The system, not the mayor
The instinct in electoral politics is to treat failure as a communications problem: hold a press conference, fire someone, promise to do better. The instinct Mamdani showed between the two snowstorms was to treat failure as an engineering problem. That is what state capacity actually means: not bigger budgets or more workers (though both may help), but institutions that can see what they are doing and adjust.
The CSO reports land March 20. The executive budget follows in April. The City Council negotiation runs through June. These documents will reveal whether the administration understands the difference between cutting costs and eliminating the causes of costs, or whether it merely borrowed the vocabulary. Adams also promised transparency. He also had institutional tools. He used them to maintain appearances while the structural problems compounded. If Mamdani’s CSO program produces cosmetic savings while the real questions go unasked, the comparison to Adams will stop being a cautionary tale and start being a prediction.
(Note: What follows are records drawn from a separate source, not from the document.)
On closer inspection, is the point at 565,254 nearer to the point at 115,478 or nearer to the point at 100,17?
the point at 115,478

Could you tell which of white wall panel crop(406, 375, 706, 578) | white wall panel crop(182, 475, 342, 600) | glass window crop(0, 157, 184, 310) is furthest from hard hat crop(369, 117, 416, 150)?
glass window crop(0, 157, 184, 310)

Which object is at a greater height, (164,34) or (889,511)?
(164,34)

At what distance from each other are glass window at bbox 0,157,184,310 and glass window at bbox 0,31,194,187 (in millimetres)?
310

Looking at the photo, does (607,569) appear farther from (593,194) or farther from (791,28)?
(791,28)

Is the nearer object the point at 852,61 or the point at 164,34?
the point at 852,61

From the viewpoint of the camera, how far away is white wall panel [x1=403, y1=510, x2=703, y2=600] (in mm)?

The states dismantling their property tax architecture have no such tools and no capacity to learn from their own mistakes. A constitutional amendment is not a system. It cannot be studied, adjusted, or corrected when the next recession arrives and the sales tax revenue collapses. New York’s property tax base provides something those states are about to lose: a stable foundation to govern from, and the institutional room to get better at it.